The study shows that the ability of emergency physicians to identify major anomalies is poor. However, the interpretation of an ECG is always carried out in a precise clinical context (age, history, symptomatology and clinical examination) with blood tests and possible advice from the cardiologist.

It should be noted that the cardiologists did not have this information. The absence of a global context makes the interpretation of ECGs more difficult for them.

We chose cardiologists and experts as the reference for ECG interpretation in our study because it has been proven that cardiologists are the best for ECG interpretation. However, the literature indicates that the accuracy of ECG interpretation by cardiologists was 74.9% [2]. As this was not perfect, choosing cardiologists as the reference for interpretation represents a bias. Double analysis by the cardiologists and by the expert allowed us to limit this bias.

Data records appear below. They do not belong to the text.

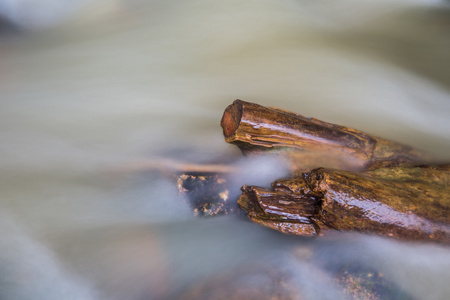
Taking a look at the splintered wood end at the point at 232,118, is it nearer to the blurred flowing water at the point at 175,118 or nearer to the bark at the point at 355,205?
the blurred flowing water at the point at 175,118

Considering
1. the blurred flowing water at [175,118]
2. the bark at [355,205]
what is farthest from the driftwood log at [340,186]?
the blurred flowing water at [175,118]

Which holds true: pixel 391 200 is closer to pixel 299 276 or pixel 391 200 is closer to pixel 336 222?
pixel 336 222

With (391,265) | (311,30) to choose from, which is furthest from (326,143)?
(311,30)

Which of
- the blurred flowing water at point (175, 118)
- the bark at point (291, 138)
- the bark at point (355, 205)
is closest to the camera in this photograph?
the bark at point (355, 205)

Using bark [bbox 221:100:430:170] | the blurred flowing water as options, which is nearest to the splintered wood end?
bark [bbox 221:100:430:170]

Our consecutive cases study assessed both specificity (consecutive cases have a large number of normal ECGs). But sensitivity is also important, and this requires a large number of true positives. The methods for such studies could be a combination of case control and consecutive in order to have lots of normal and lots of abnormal.

Conclusion

The overall interpretation accuracy of ECGs in our study seems to be good, and emergency physicians seem to be quite good at determining the degree of urgency of an ECG. However, their reading of major anomalies is poor compared to cardiologists.

The initial and ongoing training of emergency physicians in ECG reading should be improved.